7 comments on “Times Cryptic 15,439 – 2 February 1981, and 2010 too”

  1. I managed to print the puzzle without seeing Mark’s blistering 5:20 so just worked my way through it. My experience was the same mixture of giveaway anagrams like 1A and 8D and weird stuff like 26 (eventually preferred to anything involving city=EC), 20 (thought of by way of “chaser”), and 22 ruler=AMEER (variant of emir) and eventual recall of “adsum”=present. 14 bore a curious resemblence to 10 in today’s puzzle. Equally ingnorant of the Rabelais stuff and Mr Tate. Time: 14:45

    4D – I was puzzled too until I decided that “hunches” had to be the def, and therefore “permutation” must be the anagram indicator in this rather nonsensical clue. I doubt that “Permutation – more points in hunches” would pass surface-meaning muster now.
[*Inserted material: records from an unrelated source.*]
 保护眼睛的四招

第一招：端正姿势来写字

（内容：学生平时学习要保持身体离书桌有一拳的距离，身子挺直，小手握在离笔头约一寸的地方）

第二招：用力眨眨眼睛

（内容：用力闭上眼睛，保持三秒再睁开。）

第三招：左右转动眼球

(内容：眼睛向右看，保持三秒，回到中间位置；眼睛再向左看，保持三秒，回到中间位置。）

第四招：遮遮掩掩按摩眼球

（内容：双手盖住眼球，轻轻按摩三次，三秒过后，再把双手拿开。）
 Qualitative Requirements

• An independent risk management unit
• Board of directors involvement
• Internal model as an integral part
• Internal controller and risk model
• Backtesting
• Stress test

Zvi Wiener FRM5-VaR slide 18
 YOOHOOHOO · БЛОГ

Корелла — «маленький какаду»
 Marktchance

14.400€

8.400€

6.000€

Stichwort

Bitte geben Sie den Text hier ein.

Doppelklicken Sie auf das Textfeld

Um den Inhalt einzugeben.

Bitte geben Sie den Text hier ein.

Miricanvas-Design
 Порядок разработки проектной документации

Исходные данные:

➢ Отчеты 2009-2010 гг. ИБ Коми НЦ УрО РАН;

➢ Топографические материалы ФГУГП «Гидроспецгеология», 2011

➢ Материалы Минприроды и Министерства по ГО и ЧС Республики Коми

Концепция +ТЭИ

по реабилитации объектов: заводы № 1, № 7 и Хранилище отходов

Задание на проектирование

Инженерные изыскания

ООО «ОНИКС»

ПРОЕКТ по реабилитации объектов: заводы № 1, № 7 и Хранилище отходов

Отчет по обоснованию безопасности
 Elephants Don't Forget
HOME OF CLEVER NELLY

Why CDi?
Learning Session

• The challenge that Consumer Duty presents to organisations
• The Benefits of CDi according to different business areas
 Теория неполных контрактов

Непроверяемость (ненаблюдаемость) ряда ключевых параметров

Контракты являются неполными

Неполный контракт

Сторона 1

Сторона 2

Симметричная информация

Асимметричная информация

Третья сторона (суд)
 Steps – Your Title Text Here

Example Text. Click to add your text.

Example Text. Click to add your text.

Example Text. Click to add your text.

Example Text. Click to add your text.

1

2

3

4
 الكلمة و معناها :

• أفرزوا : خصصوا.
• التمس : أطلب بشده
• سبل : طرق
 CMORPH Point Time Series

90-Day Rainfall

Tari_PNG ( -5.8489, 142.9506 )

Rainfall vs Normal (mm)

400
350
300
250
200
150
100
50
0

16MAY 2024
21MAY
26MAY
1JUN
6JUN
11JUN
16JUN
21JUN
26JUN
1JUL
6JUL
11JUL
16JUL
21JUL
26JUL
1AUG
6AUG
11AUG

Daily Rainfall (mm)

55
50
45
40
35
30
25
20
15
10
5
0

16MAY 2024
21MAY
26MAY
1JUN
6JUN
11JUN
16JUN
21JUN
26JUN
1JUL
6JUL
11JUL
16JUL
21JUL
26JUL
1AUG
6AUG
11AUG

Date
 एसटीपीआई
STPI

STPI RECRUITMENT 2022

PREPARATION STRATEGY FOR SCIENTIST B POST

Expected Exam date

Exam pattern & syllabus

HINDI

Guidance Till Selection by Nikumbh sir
    Edited at 2010-02-01 12:23 pm (UTC)

    1. Ah, quite right about 4dn Peter, entry amended.
      My old granny liked Harry Tate. She was not usually a good judge of comic talent however. She called Charlie Drake “that funny little woman” ..
      1. If the films of Harry Tate on YouTube here and here are typical, then I suspect he may as much of an acquired taste as a 1940 Times crossword :-).
  2. …probably both.

    Just over the 30 minute mark, which is about twice my average. Unfortunately, however, three incomplete at 25 minutes, and needed help to solve DATURA, CACODEMON and AMEER – so even that time doesn’t count.

    I find it a bit difficult to believe that I would have got these in 1981, ao there must be other forces at work.

    Interesting, though…

  3. Jerry, I’m wanting to blog the 1960 puzzle but when I follow the link I can only see and print off half the clues. The scan of the page cuts off half way down the clue section. Any suggestions?
  4. Just my kind of puzzle. I think if I’d been doing it on paper, I’d have turned in quite a respectable time, but I used a technique I’ve tried before, and typed the answers into an OpenOffice table. This was not a good idea, as I suspect 2-3 minutes out of my 9:11 were spent correcting typing errors and trying to drag the clues into view on my laptop (where they weren’t all visible at once).

    I have to confess that I couldn’t remember the quotation, though it sounded vaguely familiar once I had the crossing letters in place (but then I have seen Othello a few times); and I had no idea about Rabelais’s LANTERN-land, though I almost certainly looked it up when I first did the puzzle back in 1981.

    I seem to remember that Harry Tate used to come up quite regularly in the old days. I wonder if this was the last time he appeared.